» SOURCE DOCUMENT
[Bioperl-l] Problems parsing blast reports

Dave Messina David.Messina at sbc.su.se
Mon May 16 20:14:04 UTC 2011


Hi Lorenzo,


 Hsps for a given hit are also ordered by score so is it really necessary to
> loop?.
>

If you know you'll always be interested in the highest-scoring hsp for a
hit, and if you're not using anything in the hsp object. then yes, it should
always come first and I don't think you'll need the hsp loop.

Glad to hear you've got it working!

Best,
Dave






> Best,
> Lorenzo
> PS: Sorry, I forgot to reply all in my last message
>
> while( my $result = $in->next_result)
>>       {
>>       $total++;
>>       my $query = $result->query_name();
>>           while (my $hit = $result->next_hit)
>>           {
>>               my $hitname = $hit->name();
>>             my $bits = $hit->bits();
>>             my $evalue = $hit->significance();
>>                 if ( $result->num_hits == 1 and $query eq $hitname )
>>                 {
>>                 $cs++;
>>                 $singletons{ $cs } = "$query;$hitname";
>>                 last;
>>
>>                 }
>>                 if ( $query ne $hitname and $bits >= $minimumbitsscore and
>> $evalue <= $thresholdevalue )
>>                 {
>>                 $cb++;
>>                 $besthits{ $cb } = "$query;$hitname";
>>                 last;
>>                 }
>>                 elsif    ( $query ne $hitname and $bits <=
>> $minimumbitsscore and $evalue >= $thresholdevalue)

» DATA SECTION
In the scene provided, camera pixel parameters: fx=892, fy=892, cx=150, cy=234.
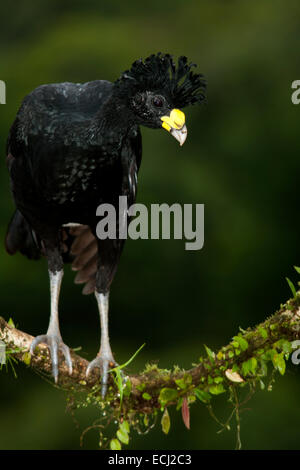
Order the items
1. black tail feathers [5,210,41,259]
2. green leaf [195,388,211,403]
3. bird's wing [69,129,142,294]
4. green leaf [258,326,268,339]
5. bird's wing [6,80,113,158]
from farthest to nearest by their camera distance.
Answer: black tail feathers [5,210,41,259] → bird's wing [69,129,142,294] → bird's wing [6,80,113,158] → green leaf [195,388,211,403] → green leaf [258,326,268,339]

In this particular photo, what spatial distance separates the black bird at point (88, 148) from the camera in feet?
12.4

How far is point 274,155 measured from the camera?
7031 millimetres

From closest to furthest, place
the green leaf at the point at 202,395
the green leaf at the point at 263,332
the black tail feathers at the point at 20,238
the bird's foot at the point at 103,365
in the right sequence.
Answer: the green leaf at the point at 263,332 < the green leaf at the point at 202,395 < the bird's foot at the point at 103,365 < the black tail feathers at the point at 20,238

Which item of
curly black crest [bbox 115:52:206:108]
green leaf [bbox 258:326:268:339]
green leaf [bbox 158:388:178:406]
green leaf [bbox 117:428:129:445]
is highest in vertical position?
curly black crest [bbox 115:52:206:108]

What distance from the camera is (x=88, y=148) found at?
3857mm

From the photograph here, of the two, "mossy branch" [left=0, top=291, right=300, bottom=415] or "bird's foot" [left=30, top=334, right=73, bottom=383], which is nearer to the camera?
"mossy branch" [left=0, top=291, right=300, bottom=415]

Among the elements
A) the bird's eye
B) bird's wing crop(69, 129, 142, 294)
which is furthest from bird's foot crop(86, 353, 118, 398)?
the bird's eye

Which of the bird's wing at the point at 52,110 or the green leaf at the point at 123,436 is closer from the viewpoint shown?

» WORK TO COMPLETE
• a. In the BioPerl post, what two conditions does Dave give under which the hsp loop should not be needed?
• b. List every method name that the Perl code in the BioPerl post calls on an object with the "->" operator.

» THE SOLUTIONS
• a. Lorenzo must always be interested in the highest-scoring hsp for a hit and must not be using anything in the hsp object.

• b.
next_result
query_name
next_hit
name
bits
significance
num_hits